Identify each line of the material below that contains the string "bbox", matching case exactly, and copy those lines.

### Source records
###

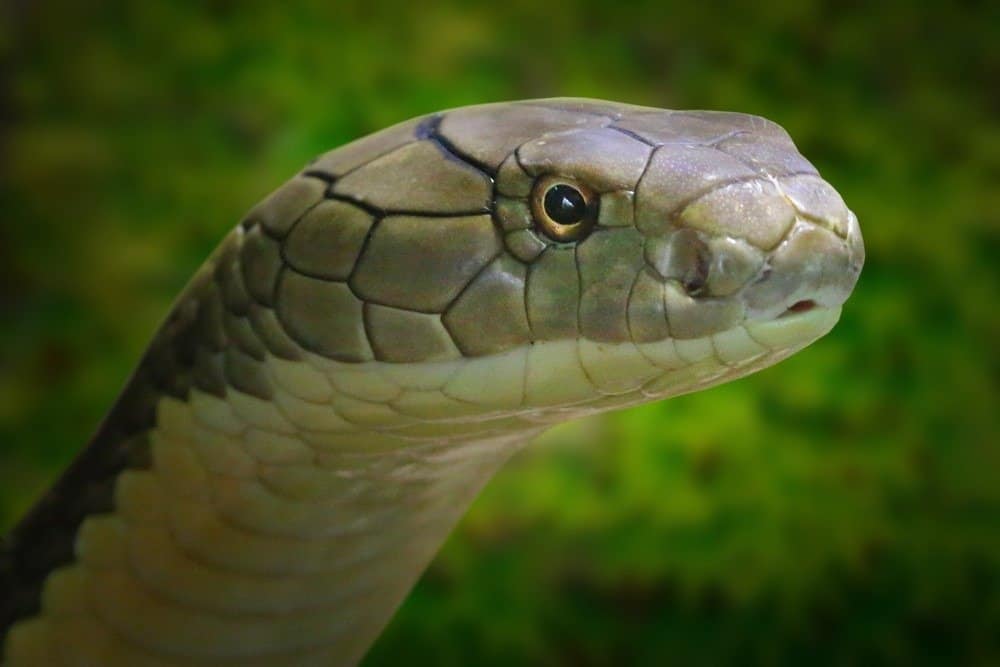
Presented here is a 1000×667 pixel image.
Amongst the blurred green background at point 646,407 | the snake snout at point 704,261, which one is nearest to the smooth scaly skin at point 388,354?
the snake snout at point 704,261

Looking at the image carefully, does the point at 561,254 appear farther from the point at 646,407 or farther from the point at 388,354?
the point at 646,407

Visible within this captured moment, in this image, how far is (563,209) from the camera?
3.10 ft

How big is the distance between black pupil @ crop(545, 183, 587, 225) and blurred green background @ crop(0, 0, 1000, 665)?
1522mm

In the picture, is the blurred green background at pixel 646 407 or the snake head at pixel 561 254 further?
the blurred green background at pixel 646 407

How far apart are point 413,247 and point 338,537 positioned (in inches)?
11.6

###

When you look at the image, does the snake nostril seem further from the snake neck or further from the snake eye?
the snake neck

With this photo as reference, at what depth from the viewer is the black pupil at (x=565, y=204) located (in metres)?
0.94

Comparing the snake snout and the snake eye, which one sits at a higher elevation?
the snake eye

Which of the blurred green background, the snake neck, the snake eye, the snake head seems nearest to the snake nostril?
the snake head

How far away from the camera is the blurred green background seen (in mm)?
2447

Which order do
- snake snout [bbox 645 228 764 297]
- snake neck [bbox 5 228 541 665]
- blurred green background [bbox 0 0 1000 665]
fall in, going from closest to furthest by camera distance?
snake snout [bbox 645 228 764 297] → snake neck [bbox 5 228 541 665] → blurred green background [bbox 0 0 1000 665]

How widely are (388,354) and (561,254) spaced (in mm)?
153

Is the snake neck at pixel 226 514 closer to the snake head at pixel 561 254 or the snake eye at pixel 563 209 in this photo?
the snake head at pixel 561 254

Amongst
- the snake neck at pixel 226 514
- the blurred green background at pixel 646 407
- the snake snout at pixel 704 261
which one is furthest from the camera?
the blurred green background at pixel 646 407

###

### Problem solution
- snake snout [bbox 645 228 764 297]
- snake neck [bbox 5 228 541 665]
- blurred green background [bbox 0 0 1000 665]
snake snout [bbox 645 228 764 297] → snake neck [bbox 5 228 541 665] → blurred green background [bbox 0 0 1000 665]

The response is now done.